Since I was away all day working and stopped listening to talk radio after the election, I came home to find out that John Boehner had been re-elected the Speaker of the House. So much for those bated-breath rumors that:
- Boehner was going to resign, or
- There were anywhere from 20 to 30 Republicans ready and willing to vote against Boehner on the first ballot, denying him victory, and/or
- Boehner would step aside in favor of another if he didn’t win the first ballot. Eric Cantor was one choice, Jim Jordan was another.
Instead, only 12 Republicans put their careers on the line and decided to support either a more presumably conservative alternative or no one at all (h/t Becca Lower – Lowering the Boom):
Confirmed: Nine Republicans voted against Boehner w/ another name: 3 Cantor, 2 West, 1 Labrador, 1 Jordan, 1 Walker, 1 Amash
— Robert Costa (@robertcostaNRO) January 3, 2013
Becca has the list of nine, plus the “present” vote. The other two didn’t cast a vote, and Andy Harris was not among those either.
So the guy who was bold enough to vote against the “fiscal cliff” and wouldn’t support “Plan B” didn’t follow through on eliminating from power the person who negotiated these deals. I don’t know about you, but I’m shaking my head as well. What happened to the guy who was unafraid to be the lone voice of opposition to bad bills burning their way through the Maryland Senate? Was there a threat made regarding his committee position?
(I suppose the question could – and should – be asked by constituents of Representatives Trent Franks and Jim Jordan, who exhibited a similar voting pattern, but I’ll leave that to Arizona and Ohio bloggers, respectively. Jordan represents an area of my home state not far from where I grew up but lives in the southern part of the district. Still, it’s a rock-ribbed conservative region.)
Frankly, I’m disappointed that Harris gave in to the majority, even if no candidate was running against Boehner. He could have simply voted “present” or selected another person more qualified than the current Speaker.
It’s getting tiresome to see our side continually give ground yet continue to elect the same failed leadership. Do I believe we could have more effective Congressional leadership? Yes. Do I believe we can and should have Republican Party leadership that’s more assertive? You betcha. Otherwise, why should we even bother to be the opposition?

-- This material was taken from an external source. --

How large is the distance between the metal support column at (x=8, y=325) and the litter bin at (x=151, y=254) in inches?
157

Some are going to tell me, “look at the election results.” All I see is that our President barely squeaked out a majority against a candidate who was apparently going through the motions. Barack Obama fooled enough of the people enough of the time to win, although he did so by masterful usage of data and willing
dupes volunteers, I will grudgingly admit. He also had just enough of a coattail to pull through two additional Senators, but only a handful of Democratic House members. It was hardly a wave election like 2010 was.
We need stronger leadership, someone to take the bull by the horns, project a clear choice (like something along these lines), and seize the narrative. (It’s almost unfortunate, for example, that Tim Scott was elevated to the Senate – imagine liberal heads exploding had he been selected as Speaker of the House.) Unfortunately, too many people like that have no interest in the political rough-and-tumble.
So color me disappointed by this vote. Someone asked me, though, whether we should primary Andy Harris because he voted against Grover Norquist the other night. (It’s a comment to this post.) Well, first of all, Grover Norquist was wrong because there was really no question the Bush tax rates would be extended – the argument was over just how many would benefit. I think voting against the fiscal cliff deal isn’t a vote for higher taxes but instead the higher principle of a flatter tax system which doesn’t punish producers.
I look at it this way: I don’t mind contested primaries. We didn’t happen to have one on the GOP side in 2012, but that doesn’t mean we won’t in 2014. Let those chips fall where they may and the Republican voters decide. Hopefully they make a smarter choice than Andy did in this instance – besides, he has two years to mend fences and explain his curious choice.